Gli spostamenti di Battaggia ripresi dalle telecamere di sorveglianza
Rilevanti e decisive sono state invece le immagini riprese dalle telecamere pubbliche e private della zona dove abitava Battaggia e dove è stato trovato il cadavere di Anica. Di particolare rilevanza si è rivelata quella di un'abitazione privata vicina al luogo del ritrovamento del corpo: qui la telecamera riprende ben tre passaggi, tra le 22.08 e le 23.32 del 19 maggio, di un pick up simile a quello di Battaggia.
In una mappa, realizzata dagli investigatori dell'Arma di Treviso e inviata a Fanpage.it dal colonnello Marco Turrini, sono stati evidenziati i tre viaggi consecutivi compiuti dal pick-up di Battaggia la sera della scomparsa della 31enne.
"Ai fini della prova dell'identità fra i due mezzi, le telecamere di sorveglianza pubblica con lettura di targa confermano il passaggio del pick up di Battaggia in orari assolutamente compatibili con l'andata e il ritorno dal luogo dove si trova la prima telecamera e il punto del canale della Vittoria", osserva.

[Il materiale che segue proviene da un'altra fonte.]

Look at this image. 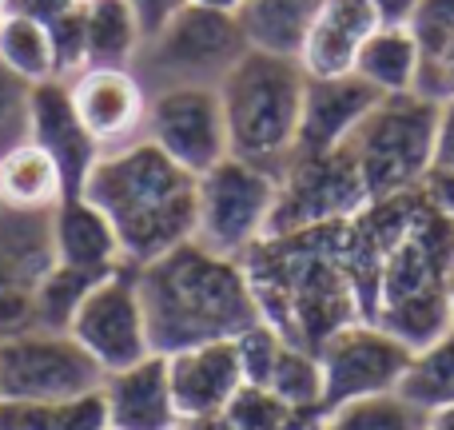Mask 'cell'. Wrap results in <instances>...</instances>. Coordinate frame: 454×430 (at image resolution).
Masks as SVG:
<instances>
[{
    "instance_id": "cell-1",
    "label": "cell",
    "mask_w": 454,
    "mask_h": 430,
    "mask_svg": "<svg viewBox=\"0 0 454 430\" xmlns=\"http://www.w3.org/2000/svg\"><path fill=\"white\" fill-rule=\"evenodd\" d=\"M136 283H140L148 339L156 355L239 339L263 319L243 259L220 255L200 239L180 243L152 263H140Z\"/></svg>"
},
{
    "instance_id": "cell-2",
    "label": "cell",
    "mask_w": 454,
    "mask_h": 430,
    "mask_svg": "<svg viewBox=\"0 0 454 430\" xmlns=\"http://www.w3.org/2000/svg\"><path fill=\"white\" fill-rule=\"evenodd\" d=\"M80 196L112 219L132 267L196 239V176L144 136L124 148L100 152Z\"/></svg>"
},
{
    "instance_id": "cell-3",
    "label": "cell",
    "mask_w": 454,
    "mask_h": 430,
    "mask_svg": "<svg viewBox=\"0 0 454 430\" xmlns=\"http://www.w3.org/2000/svg\"><path fill=\"white\" fill-rule=\"evenodd\" d=\"M307 72L291 56L247 48L220 84L231 156L283 180L295 160L299 116H303Z\"/></svg>"
},
{
    "instance_id": "cell-4",
    "label": "cell",
    "mask_w": 454,
    "mask_h": 430,
    "mask_svg": "<svg viewBox=\"0 0 454 430\" xmlns=\"http://www.w3.org/2000/svg\"><path fill=\"white\" fill-rule=\"evenodd\" d=\"M434 128L439 104L419 92L383 96L367 112V120L347 140V152L355 156L371 204L423 188L427 172L434 168Z\"/></svg>"
},
{
    "instance_id": "cell-5",
    "label": "cell",
    "mask_w": 454,
    "mask_h": 430,
    "mask_svg": "<svg viewBox=\"0 0 454 430\" xmlns=\"http://www.w3.org/2000/svg\"><path fill=\"white\" fill-rule=\"evenodd\" d=\"M243 36L235 12H215L204 4H184L160 32L144 36L132 72L152 92L164 88H220L223 76L243 60Z\"/></svg>"
},
{
    "instance_id": "cell-6",
    "label": "cell",
    "mask_w": 454,
    "mask_h": 430,
    "mask_svg": "<svg viewBox=\"0 0 454 430\" xmlns=\"http://www.w3.org/2000/svg\"><path fill=\"white\" fill-rule=\"evenodd\" d=\"M279 180L239 156L196 176V239L220 255L243 259L271 231Z\"/></svg>"
},
{
    "instance_id": "cell-7",
    "label": "cell",
    "mask_w": 454,
    "mask_h": 430,
    "mask_svg": "<svg viewBox=\"0 0 454 430\" xmlns=\"http://www.w3.org/2000/svg\"><path fill=\"white\" fill-rule=\"evenodd\" d=\"M100 387V363L68 331L32 327L0 343V403H60Z\"/></svg>"
},
{
    "instance_id": "cell-8",
    "label": "cell",
    "mask_w": 454,
    "mask_h": 430,
    "mask_svg": "<svg viewBox=\"0 0 454 430\" xmlns=\"http://www.w3.org/2000/svg\"><path fill=\"white\" fill-rule=\"evenodd\" d=\"M363 207H371V192L347 144L323 156H295L279 180V199L267 235H295L307 227L355 219Z\"/></svg>"
},
{
    "instance_id": "cell-9",
    "label": "cell",
    "mask_w": 454,
    "mask_h": 430,
    "mask_svg": "<svg viewBox=\"0 0 454 430\" xmlns=\"http://www.w3.org/2000/svg\"><path fill=\"white\" fill-rule=\"evenodd\" d=\"M411 347L387 335L379 323L355 319L339 327L327 343L315 351L323 371V415L375 395H395L399 379L411 363Z\"/></svg>"
},
{
    "instance_id": "cell-10",
    "label": "cell",
    "mask_w": 454,
    "mask_h": 430,
    "mask_svg": "<svg viewBox=\"0 0 454 430\" xmlns=\"http://www.w3.org/2000/svg\"><path fill=\"white\" fill-rule=\"evenodd\" d=\"M68 335L100 363L104 375L128 371L132 363L156 355L148 339V315H144L140 283H136L132 263L116 267L88 291V299L68 323Z\"/></svg>"
},
{
    "instance_id": "cell-11",
    "label": "cell",
    "mask_w": 454,
    "mask_h": 430,
    "mask_svg": "<svg viewBox=\"0 0 454 430\" xmlns=\"http://www.w3.org/2000/svg\"><path fill=\"white\" fill-rule=\"evenodd\" d=\"M144 140L192 176H204L231 156L220 88H164L148 96Z\"/></svg>"
},
{
    "instance_id": "cell-12",
    "label": "cell",
    "mask_w": 454,
    "mask_h": 430,
    "mask_svg": "<svg viewBox=\"0 0 454 430\" xmlns=\"http://www.w3.org/2000/svg\"><path fill=\"white\" fill-rule=\"evenodd\" d=\"M80 124L96 140L100 152L124 148L144 136L148 116V88L132 68H80L64 80Z\"/></svg>"
},
{
    "instance_id": "cell-13",
    "label": "cell",
    "mask_w": 454,
    "mask_h": 430,
    "mask_svg": "<svg viewBox=\"0 0 454 430\" xmlns=\"http://www.w3.org/2000/svg\"><path fill=\"white\" fill-rule=\"evenodd\" d=\"M168 379H172V399L184 426L223 418L227 407L235 403V395L247 387L235 339H220V343L168 355Z\"/></svg>"
},
{
    "instance_id": "cell-14",
    "label": "cell",
    "mask_w": 454,
    "mask_h": 430,
    "mask_svg": "<svg viewBox=\"0 0 454 430\" xmlns=\"http://www.w3.org/2000/svg\"><path fill=\"white\" fill-rule=\"evenodd\" d=\"M379 100L383 96L355 72H347V76H307L295 156H323V152L343 148Z\"/></svg>"
},
{
    "instance_id": "cell-15",
    "label": "cell",
    "mask_w": 454,
    "mask_h": 430,
    "mask_svg": "<svg viewBox=\"0 0 454 430\" xmlns=\"http://www.w3.org/2000/svg\"><path fill=\"white\" fill-rule=\"evenodd\" d=\"M100 391L108 403V430H184L168 379V355H148L128 371H112Z\"/></svg>"
},
{
    "instance_id": "cell-16",
    "label": "cell",
    "mask_w": 454,
    "mask_h": 430,
    "mask_svg": "<svg viewBox=\"0 0 454 430\" xmlns=\"http://www.w3.org/2000/svg\"><path fill=\"white\" fill-rule=\"evenodd\" d=\"M28 140H36L48 156L60 164V176L68 184V196H80L92 164L100 160V148L88 136V128L80 124L72 96L64 80H48V84L32 88V132Z\"/></svg>"
},
{
    "instance_id": "cell-17",
    "label": "cell",
    "mask_w": 454,
    "mask_h": 430,
    "mask_svg": "<svg viewBox=\"0 0 454 430\" xmlns=\"http://www.w3.org/2000/svg\"><path fill=\"white\" fill-rule=\"evenodd\" d=\"M379 12L371 0H323L311 20V32L303 40V64L307 76H347L355 72L367 36L379 28Z\"/></svg>"
},
{
    "instance_id": "cell-18",
    "label": "cell",
    "mask_w": 454,
    "mask_h": 430,
    "mask_svg": "<svg viewBox=\"0 0 454 430\" xmlns=\"http://www.w3.org/2000/svg\"><path fill=\"white\" fill-rule=\"evenodd\" d=\"M52 251L60 267L88 275H112L128 263L112 219L84 196H64L52 207Z\"/></svg>"
},
{
    "instance_id": "cell-19",
    "label": "cell",
    "mask_w": 454,
    "mask_h": 430,
    "mask_svg": "<svg viewBox=\"0 0 454 430\" xmlns=\"http://www.w3.org/2000/svg\"><path fill=\"white\" fill-rule=\"evenodd\" d=\"M52 267V212L0 207V283L36 291V283Z\"/></svg>"
},
{
    "instance_id": "cell-20",
    "label": "cell",
    "mask_w": 454,
    "mask_h": 430,
    "mask_svg": "<svg viewBox=\"0 0 454 430\" xmlns=\"http://www.w3.org/2000/svg\"><path fill=\"white\" fill-rule=\"evenodd\" d=\"M64 196H68V184L60 176V164L36 140H24L0 156V207L52 212Z\"/></svg>"
},
{
    "instance_id": "cell-21",
    "label": "cell",
    "mask_w": 454,
    "mask_h": 430,
    "mask_svg": "<svg viewBox=\"0 0 454 430\" xmlns=\"http://www.w3.org/2000/svg\"><path fill=\"white\" fill-rule=\"evenodd\" d=\"M319 4L323 0H243L235 20L247 36V48L299 60Z\"/></svg>"
},
{
    "instance_id": "cell-22",
    "label": "cell",
    "mask_w": 454,
    "mask_h": 430,
    "mask_svg": "<svg viewBox=\"0 0 454 430\" xmlns=\"http://www.w3.org/2000/svg\"><path fill=\"white\" fill-rule=\"evenodd\" d=\"M419 64H423V52L407 24H379L355 60V76L367 80L379 96H403L415 92Z\"/></svg>"
},
{
    "instance_id": "cell-23",
    "label": "cell",
    "mask_w": 454,
    "mask_h": 430,
    "mask_svg": "<svg viewBox=\"0 0 454 430\" xmlns=\"http://www.w3.org/2000/svg\"><path fill=\"white\" fill-rule=\"evenodd\" d=\"M84 4V68H132L144 32L128 0H80Z\"/></svg>"
},
{
    "instance_id": "cell-24",
    "label": "cell",
    "mask_w": 454,
    "mask_h": 430,
    "mask_svg": "<svg viewBox=\"0 0 454 430\" xmlns=\"http://www.w3.org/2000/svg\"><path fill=\"white\" fill-rule=\"evenodd\" d=\"M0 64L24 84H48L60 80V64H56V40L48 20L28 12H4L0 16Z\"/></svg>"
},
{
    "instance_id": "cell-25",
    "label": "cell",
    "mask_w": 454,
    "mask_h": 430,
    "mask_svg": "<svg viewBox=\"0 0 454 430\" xmlns=\"http://www.w3.org/2000/svg\"><path fill=\"white\" fill-rule=\"evenodd\" d=\"M395 395L403 403H411L415 410H423V415L427 410L450 407L454 403V327L411 355Z\"/></svg>"
},
{
    "instance_id": "cell-26",
    "label": "cell",
    "mask_w": 454,
    "mask_h": 430,
    "mask_svg": "<svg viewBox=\"0 0 454 430\" xmlns=\"http://www.w3.org/2000/svg\"><path fill=\"white\" fill-rule=\"evenodd\" d=\"M0 430H108L104 391L60 403H0Z\"/></svg>"
},
{
    "instance_id": "cell-27",
    "label": "cell",
    "mask_w": 454,
    "mask_h": 430,
    "mask_svg": "<svg viewBox=\"0 0 454 430\" xmlns=\"http://www.w3.org/2000/svg\"><path fill=\"white\" fill-rule=\"evenodd\" d=\"M263 391H271L275 399L323 418V371H319V359L311 351H303V347H295V343L283 347Z\"/></svg>"
},
{
    "instance_id": "cell-28",
    "label": "cell",
    "mask_w": 454,
    "mask_h": 430,
    "mask_svg": "<svg viewBox=\"0 0 454 430\" xmlns=\"http://www.w3.org/2000/svg\"><path fill=\"white\" fill-rule=\"evenodd\" d=\"M104 275H88V271H72V267L56 263L44 279L32 291V303H36V327L44 331H68L72 315L80 311V303L88 299V291L100 283Z\"/></svg>"
},
{
    "instance_id": "cell-29",
    "label": "cell",
    "mask_w": 454,
    "mask_h": 430,
    "mask_svg": "<svg viewBox=\"0 0 454 430\" xmlns=\"http://www.w3.org/2000/svg\"><path fill=\"white\" fill-rule=\"evenodd\" d=\"M315 423H319V415L275 399L263 387H243L223 415L227 430H311Z\"/></svg>"
},
{
    "instance_id": "cell-30",
    "label": "cell",
    "mask_w": 454,
    "mask_h": 430,
    "mask_svg": "<svg viewBox=\"0 0 454 430\" xmlns=\"http://www.w3.org/2000/svg\"><path fill=\"white\" fill-rule=\"evenodd\" d=\"M335 430H423V410L403 403L399 395H375L323 415Z\"/></svg>"
},
{
    "instance_id": "cell-31",
    "label": "cell",
    "mask_w": 454,
    "mask_h": 430,
    "mask_svg": "<svg viewBox=\"0 0 454 430\" xmlns=\"http://www.w3.org/2000/svg\"><path fill=\"white\" fill-rule=\"evenodd\" d=\"M32 132V84L0 64V156L16 144H24Z\"/></svg>"
},
{
    "instance_id": "cell-32",
    "label": "cell",
    "mask_w": 454,
    "mask_h": 430,
    "mask_svg": "<svg viewBox=\"0 0 454 430\" xmlns=\"http://www.w3.org/2000/svg\"><path fill=\"white\" fill-rule=\"evenodd\" d=\"M235 347H239V363H243L247 387H267L271 367H275V359H279V351L287 347V339H283L271 323L259 319L255 327H247L239 339H235Z\"/></svg>"
},
{
    "instance_id": "cell-33",
    "label": "cell",
    "mask_w": 454,
    "mask_h": 430,
    "mask_svg": "<svg viewBox=\"0 0 454 430\" xmlns=\"http://www.w3.org/2000/svg\"><path fill=\"white\" fill-rule=\"evenodd\" d=\"M407 28L419 40L423 56L442 52L447 44H454V0H415Z\"/></svg>"
},
{
    "instance_id": "cell-34",
    "label": "cell",
    "mask_w": 454,
    "mask_h": 430,
    "mask_svg": "<svg viewBox=\"0 0 454 430\" xmlns=\"http://www.w3.org/2000/svg\"><path fill=\"white\" fill-rule=\"evenodd\" d=\"M36 327V303H32L28 287H12V283H0V343L12 335Z\"/></svg>"
},
{
    "instance_id": "cell-35",
    "label": "cell",
    "mask_w": 454,
    "mask_h": 430,
    "mask_svg": "<svg viewBox=\"0 0 454 430\" xmlns=\"http://www.w3.org/2000/svg\"><path fill=\"white\" fill-rule=\"evenodd\" d=\"M415 92L427 96V100H434V104L450 100L454 96V44H447L442 52H434V56H423Z\"/></svg>"
},
{
    "instance_id": "cell-36",
    "label": "cell",
    "mask_w": 454,
    "mask_h": 430,
    "mask_svg": "<svg viewBox=\"0 0 454 430\" xmlns=\"http://www.w3.org/2000/svg\"><path fill=\"white\" fill-rule=\"evenodd\" d=\"M184 4H192V0H128V8L136 12V20H140V32H144V36L160 32L176 12H180Z\"/></svg>"
},
{
    "instance_id": "cell-37",
    "label": "cell",
    "mask_w": 454,
    "mask_h": 430,
    "mask_svg": "<svg viewBox=\"0 0 454 430\" xmlns=\"http://www.w3.org/2000/svg\"><path fill=\"white\" fill-rule=\"evenodd\" d=\"M434 168L454 172V96L439 104V128H434Z\"/></svg>"
},
{
    "instance_id": "cell-38",
    "label": "cell",
    "mask_w": 454,
    "mask_h": 430,
    "mask_svg": "<svg viewBox=\"0 0 454 430\" xmlns=\"http://www.w3.org/2000/svg\"><path fill=\"white\" fill-rule=\"evenodd\" d=\"M423 196L431 207H439L442 215L454 219V172H447V168H431L423 180Z\"/></svg>"
},
{
    "instance_id": "cell-39",
    "label": "cell",
    "mask_w": 454,
    "mask_h": 430,
    "mask_svg": "<svg viewBox=\"0 0 454 430\" xmlns=\"http://www.w3.org/2000/svg\"><path fill=\"white\" fill-rule=\"evenodd\" d=\"M371 4H375V12H379L383 24H407L415 0H371Z\"/></svg>"
},
{
    "instance_id": "cell-40",
    "label": "cell",
    "mask_w": 454,
    "mask_h": 430,
    "mask_svg": "<svg viewBox=\"0 0 454 430\" xmlns=\"http://www.w3.org/2000/svg\"><path fill=\"white\" fill-rule=\"evenodd\" d=\"M423 430H454V403L450 407H439V410H427Z\"/></svg>"
},
{
    "instance_id": "cell-41",
    "label": "cell",
    "mask_w": 454,
    "mask_h": 430,
    "mask_svg": "<svg viewBox=\"0 0 454 430\" xmlns=\"http://www.w3.org/2000/svg\"><path fill=\"white\" fill-rule=\"evenodd\" d=\"M192 4L215 8V12H239V4H243V0H192Z\"/></svg>"
},
{
    "instance_id": "cell-42",
    "label": "cell",
    "mask_w": 454,
    "mask_h": 430,
    "mask_svg": "<svg viewBox=\"0 0 454 430\" xmlns=\"http://www.w3.org/2000/svg\"><path fill=\"white\" fill-rule=\"evenodd\" d=\"M447 303H450V327H454V275H450V287H447Z\"/></svg>"
},
{
    "instance_id": "cell-43",
    "label": "cell",
    "mask_w": 454,
    "mask_h": 430,
    "mask_svg": "<svg viewBox=\"0 0 454 430\" xmlns=\"http://www.w3.org/2000/svg\"><path fill=\"white\" fill-rule=\"evenodd\" d=\"M311 430H335V426H331V423H327V418H319V423H315Z\"/></svg>"
},
{
    "instance_id": "cell-44",
    "label": "cell",
    "mask_w": 454,
    "mask_h": 430,
    "mask_svg": "<svg viewBox=\"0 0 454 430\" xmlns=\"http://www.w3.org/2000/svg\"><path fill=\"white\" fill-rule=\"evenodd\" d=\"M4 4H8V0H0V8H4Z\"/></svg>"
},
{
    "instance_id": "cell-45",
    "label": "cell",
    "mask_w": 454,
    "mask_h": 430,
    "mask_svg": "<svg viewBox=\"0 0 454 430\" xmlns=\"http://www.w3.org/2000/svg\"><path fill=\"white\" fill-rule=\"evenodd\" d=\"M0 16H4V8H0Z\"/></svg>"
}]
</instances>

Battaggia in carcere per pericolo di fuga: in passato era evaso dopo condanna per omicidio
Il fermo di indiziato nei confronti di Battaggia è stato motivato, oltre che dai gravi indizi di colpevolezza, anche dal pericolo di fuga, come spiegato dal procuratore. "Bisogna avere presente qual è la personalità di Battaggia che ha precedenti penali, per evasione ed omicidio, e ha un periodo di lunghissima latitanza all'estero. Pochi giorni dopo il rinvenimento del cadavere di Anica, Battaggia ha chiesto il rilascio di una carta d'identità valida per l'espatrio", ha detto Martani.
E a questo elemento si aggiunge anche una telefonata del 30 ottobre scorso fatta a un amico e collaboratore e intercettata dagli inquirenti, durante la quale Battaggia aveva detto: "In mezz'ora avevo già organizzato la fuga, hai capito?". Pochi giorni dopo avrebbe anche raccontato di voler trovare una casetta per nascondersi." Queste telefonate ci hanno fatto pensare che, nel momento in cui si fosse reso conto del pericolo concreto di subire una misura restrittiva, sarebbe scappato e avrebbe ripreso la latitanza come ai vecchi tempi", ha spiegato il procuratore.

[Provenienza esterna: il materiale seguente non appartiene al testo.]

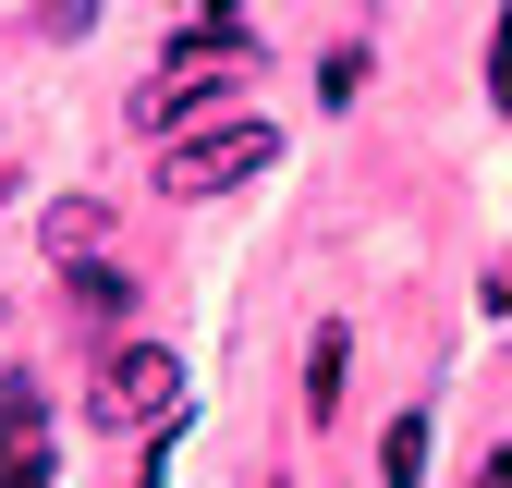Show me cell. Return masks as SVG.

La lite degenerata in omicidio
"Non ci sono elementi che facciano pensare a un omicidio premeditato, il fatto stesso che questo sia avvenuto nell'abitazione dell'indagato, che sia stato utilizzato un sistema di occultamento palesemente improvvisato, fa pensare a una lite degenerata", ha detto ancora Martani.
"Se la morte fosse sopraggiunta solo per i colpi alla testa, si sarebbe potuto parlare di omicidio preterintenzionale, secondo noi. Lo esclude il fatto che è stata l'ostruzione violenta delle vie respiratorie a portare al soffocamento, anche se fosse stata esercitata solo per impedire alla vittima di urlare. – ha aggiunto – Non è possibile che chi ha tolto la vita ad Anica Panfile non si sia reso conto che avrebbe potuto ucciderla nel tentativo di zittirla".